Bears fans, do you remember the glory days? The Super Bowl days? The days when the defense was the Monster of the Midway? Do you remember?
Do you remember the dialed down offense, the quarterback, entrusted only to manage the game, to now screw it up to try not to lose instead of trying to win? Remember when they just let the defense do their job, when they let the offense get on the field and quickly get off having given the Bears the advantage in the field position game with “MVP” Brad Maynard. Remember when our greatest weapon was the greatest show on special teams? When we knew that at any moment he could bring one to the house, maybe even two?
That was your 2006 Chicago Bears. That is also your Chicago Bears for Sunday, October 10th, 2010. Of course the difference here is that, hopefully, this will only be a one week experience versus a season long roller coaster. The other difference, and the one I find even more interesting is one that Dan Bernstein from 670 The Score points out.
“One consequence of Jay Cutler’s concussion is the chance that Sunday’s game helps us learn what the Bears really think of their offense, and offense in general.
Upon first glance, the strategy for Sunday looks obvious: back it down from high heat to a simmer with runs, screens, slants and three-step drops. Play field position and clock, trust your defense to let Robbie Gould score (or maybe get some points on its own), and get the hell out of there with the win.
But nothing is obvious when Martz is involved. He couldn’t be prouder that he helped make a possible Hall-of-Famer out of Arena refugee Kurt Warner after Trent Green was injured, and he may have learned the wrong lessons from that story. To him, players are machines that carry out specific responsibilities demanded by his system, and he relishes the chance to earn credit for piling up points regardless of who is involved.”

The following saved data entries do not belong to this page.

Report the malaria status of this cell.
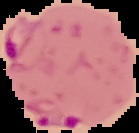
Parasitized.

image_type: cell region segmented out of the field of view; surrounding area masked to black
preparation: thin blood film
image_size: 139×133 pixels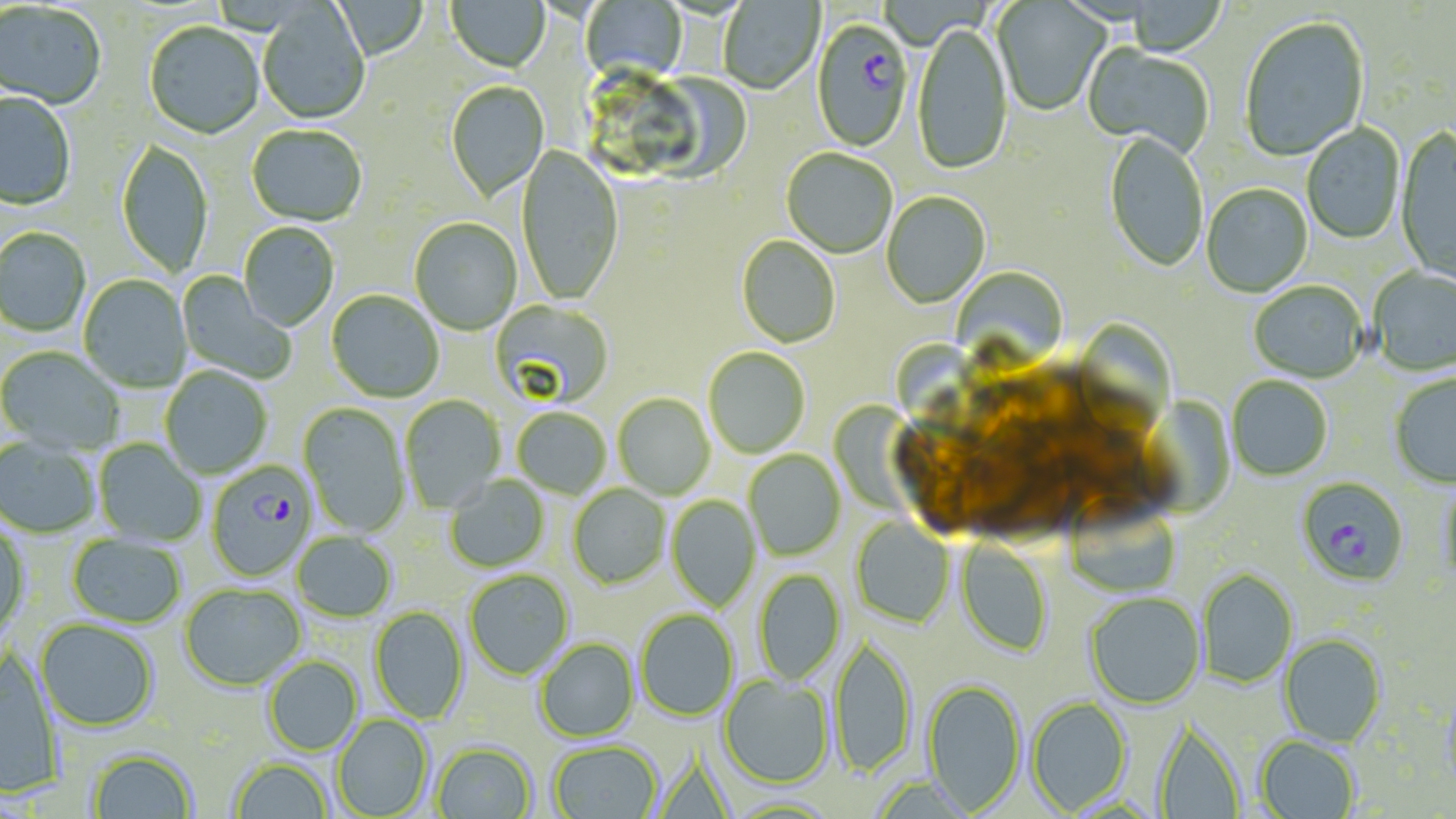 Approximate bounding boxes as named x1/y1/x2/y2 corners in pixels. Uninfected red blood cell locations: (x1=446, y1=0, x2=550, y2=74), (x1=581, y1=0, x2=688, y2=87), (x1=719, y1=0, x2=825, y2=96), (x1=331, y1=1, x2=429, y2=62), (x1=992, y1=1, x2=1111, y2=117), (x1=1126, y1=1, x2=1226, y2=58), (x1=0, y1=3, x2=106, y2=111), (x1=257, y1=4, x2=370, y2=126), (x1=1240, y1=18, x2=1370, y2=162), (x1=145, y1=23, x2=265, y2=140), (x1=913, y1=25, x2=1013, y2=178), (x1=1082, y1=45, x2=1214, y2=158), (x1=446, y1=82, x2=549, y2=203), (x1=0, y1=93, x2=76, y2=211), (x1=1301, y1=123, x2=1405, y2=246), (x1=246, y1=126, x2=367, y2=227), (x1=1395, y1=129, x2=1456, y2=284), (x1=1104, y1=133, x2=1208, y2=274), (x1=116, y1=140, x2=213, y2=280), (x1=516, y1=146, x2=624, y2=307), (x1=781, y1=149, x2=897, y2=259), (x1=1201, y1=185, x2=1313, y2=298), (x1=882, y1=192, x2=991, y2=309), (x1=409, y1=218, x2=522, y2=336), (x1=239, y1=224, x2=339, y2=332), (x1=0, y1=229, x2=92, y2=337), (x1=736, y1=236, x2=840, y2=349), (x1=951, y1=267, x2=1068, y2=371), (x1=1369, y1=268, x2=1456, y2=377), (x1=176, y1=271, x2=296, y2=384), (x1=79, y1=275, x2=191, y2=393), (x1=1249, y1=283, x2=1367, y2=384), (x1=326, y1=291, x2=444, y2=403), (x1=489, y1=300, x2=614, y2=411), (x1=1071, y1=320, x2=1176, y2=435), (x1=894, y1=344, x2=1003, y2=451), (x1=0, y1=347, x2=125, y2=454), (x1=703, y1=348, x2=810, y2=459), (x1=160, y1=367, x2=272, y2=479), (x1=1389, y1=374, x2=1456, y2=489), (x1=1227, y1=377, x2=1333, y2=481), (x1=1136, y1=389, x2=1232, y2=511), (x1=613, y1=393, x2=715, y2=500), (x1=400, y1=395, x2=505, y2=512), (x1=298, y1=402, x2=410, y2=537), (x1=835, y1=403, x2=942, y2=509), (x1=512, y1=408, x2=611, y2=499), (x1=0, y1=438, x2=100, y2=539), (x1=94, y1=439, x2=206, y2=547), (x1=744, y1=450, x2=845, y2=561), (x1=445, y1=476, x2=550, y2=572), (x1=1439, y1=481, x2=1456, y2=591), (x1=568, y1=485, x2=670, y2=589), (x1=666, y1=495, x2=761, y2=610), (x1=1067, y1=499, x2=1181, y2=598), (x1=851, y1=516, x2=955, y2=628), (x1=0, y1=522, x2=31, y2=636), (x1=292, y1=532, x2=397, y2=624), (x1=67, y1=534, x2=186, y2=628), (x1=956, y1=540, x2=1052, y2=657), (x1=753, y1=568, x2=845, y2=685), (x1=1196, y1=568, x2=1299, y2=689), (x1=464, y1=570, x2=574, y2=680), (x1=179, y1=584, x2=306, y2=692), (x1=1085, y1=593, x2=1205, y2=709), (x1=369, y1=606, x2=469, y2=724), (x1=635, y1=609, x2=738, y2=721), (x1=35, y1=620, x2=159, y2=733), (x1=1279, y1=633, x2=1387, y2=747), (x1=831, y1=635, x2=917, y2=779), (x1=534, y1=638, x2=639, y2=742), (x1=0, y1=649, x2=64, y2=798), (x1=263, y1=656, x2=364, y2=757), (x1=719, y1=675, x2=834, y2=788), (x1=921, y1=678, x2=1026, y2=813), (x1=1439, y1=686, x2=1456, y2=796), (x1=1026, y1=697, x2=1133, y2=815), (x1=332, y1=714, x2=434, y2=819), (x1=1152, y1=719, x2=1246, y2=818), (x1=1255, y1=735, x2=1359, y2=819), (x1=549, y1=741, x2=662, y2=819), (x1=431, y1=742, x2=537, y2=819), (x1=86, y1=747, x2=198, y2=818), (x1=230, y1=758, x2=333, y2=819). Plasmodium falciparum-infected red blood cell locations: (x1=811, y1=21, x2=914, y2=155), (x1=206, y1=462, x2=317, y2=582), (x1=1296, y1=477, x2=1409, y2=588). Slide-level diagnosis: Plasmodium falciparum. Single field of view. Image is 1456×819 pixels. Light microscopy. Captured at 1000x magnification. Thin blood smear. May-Grünwald-Giemsa-stained preparation.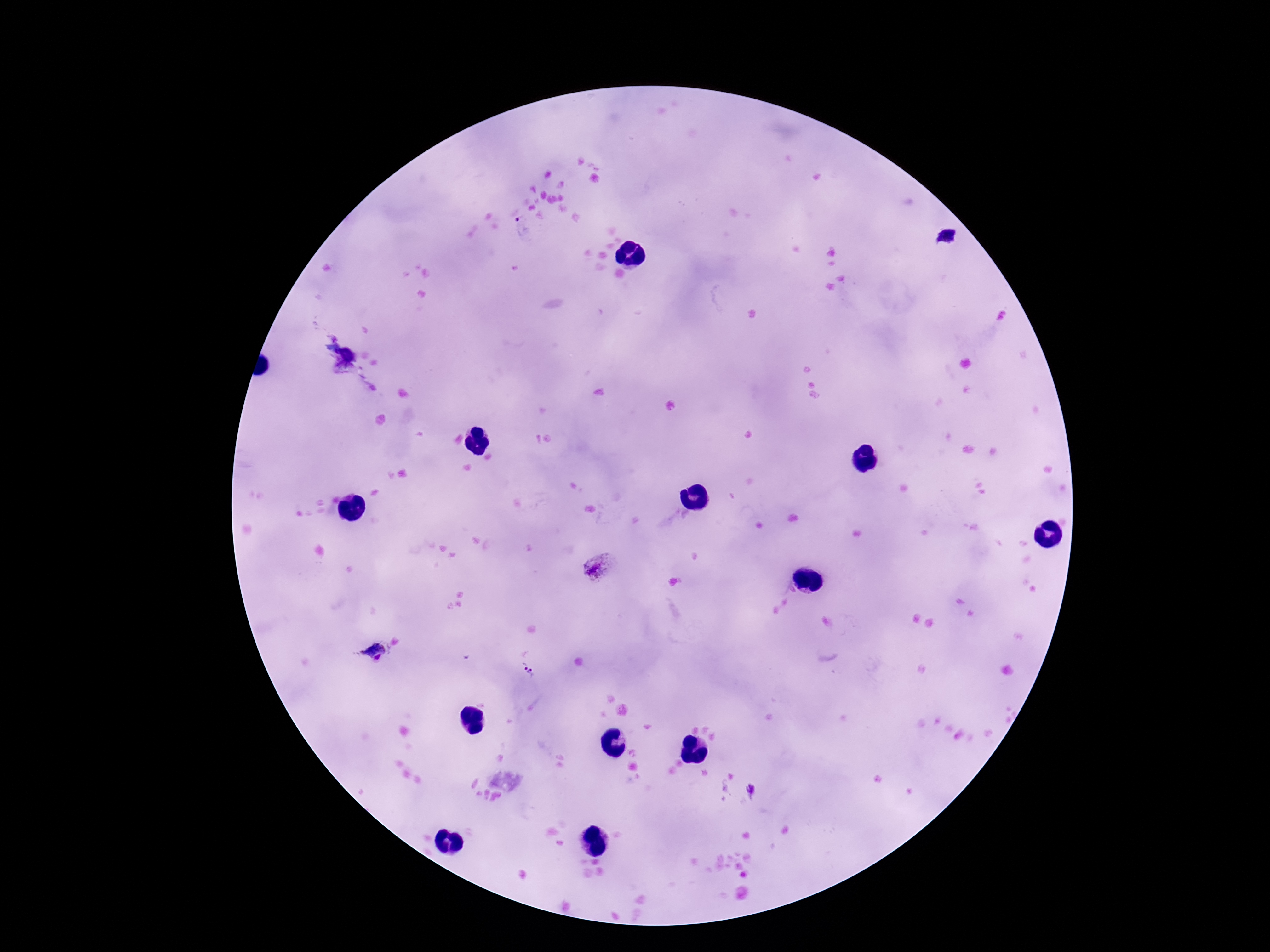

Approximate centers as {x, y} in pixels. Plasmodium parasite locations: {523, 229}, {599, 567}, {371, 650}, {528, 669}, {751, 790}. Single field of view. Thick blood film. Smartphone photograph taken through the microscope eyepiece. Giemsa stain. 100x magnification. Patient malaria status: positive. Image is 1270×952 pixels.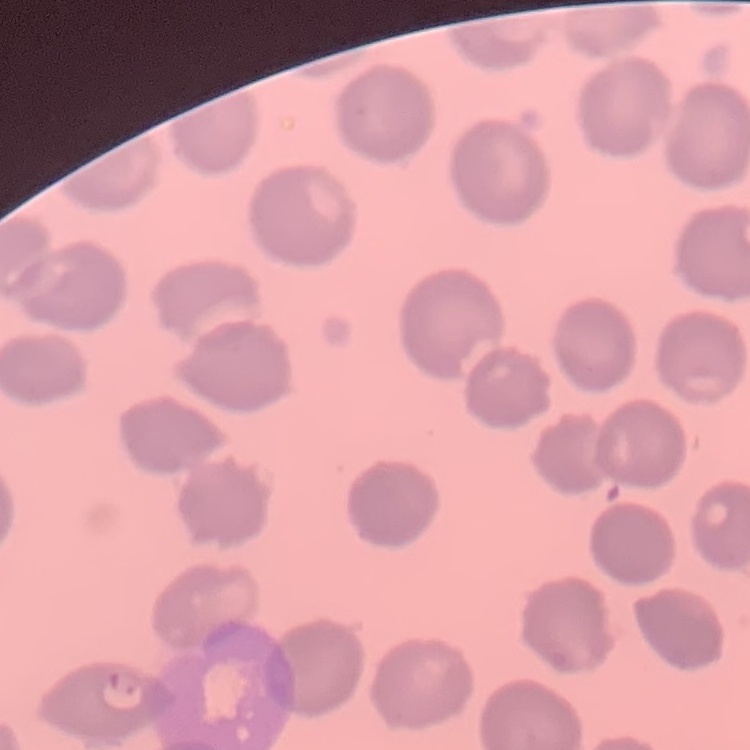

erythrocyte_morphology: no rouleaux formation
image_type: square crop of a larger photomicrograph
stain: Field's or Giemsa
preparation: thin blood film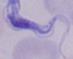
Captured at 1000x magnification. A trypanosome is shown. Photomicrograph.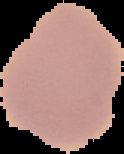
malaria status = uninfected
image type = segmented cell region on a black background
preparation = thin blood film
image size = 124×154 pixelsReport the malaria status of this cell.
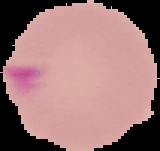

What I find most interesting about the quote above is the second paragraph, most notably that first sentence. Because haven’t we (the collective we) been sorta thinking that would be a good strategy for the last three weeks? Didn’t a lot of us thing that the “runs, screens, slants and three-step drops” looked pretty good against Dallas? Didn’t many of us think that’s how the Bears should have attacked the Packers, the Giants? Even that Giants game was a game until after halftime, believe it or not.
This weekend I would like to believe the Bears could win with Henry Burris at quarterback, because the Panthers come into this game completely one dimensional. Without Steve Smith the Panthers have only their running game to rely on. Worried about Jimmy Clausen? See what Jon Greenberg had to say about that,
“Football Outsiders ranks quarterbacks by a stat called DYAR (defense-adjusted yards above replacement), which is explained as ‘the value of the quarterback’s performance compared to replacement level, adjusted for situation and opponent and then translated into yardage.’
For instance, Peyton Manning’s DYAR is tops in the league at 712 and Kyle Orton is second at 518. Cutler, after last week’s hit parade, is 19th at 90. Clausen is 32nd at -113, in between Dennis Dixon and Derek Anderson. He’s 29th in quarterback rating, again ahead of Anderson, who was benched for this week in favor of another rookie, Max Hall.”
It’s the perfect week for Cutler to rest his concussed head, the matchup in my opinion couldn’t be better. The question isn’t whether the defense can do their job. I believe they can and they will. The question I can’t wait to have answered is whether Mike Martz can truly dial back his style and give the Todd Collins led Bears their best chance to win.
We’ve seen the Bears make adjustments this year unlike any other year under Lovie Smith. Now it’s time to see if Mike Martz, who is nothing if not stubborn, can make a huge one that will get the Bears to 4-1 and keep them atop the NFC North.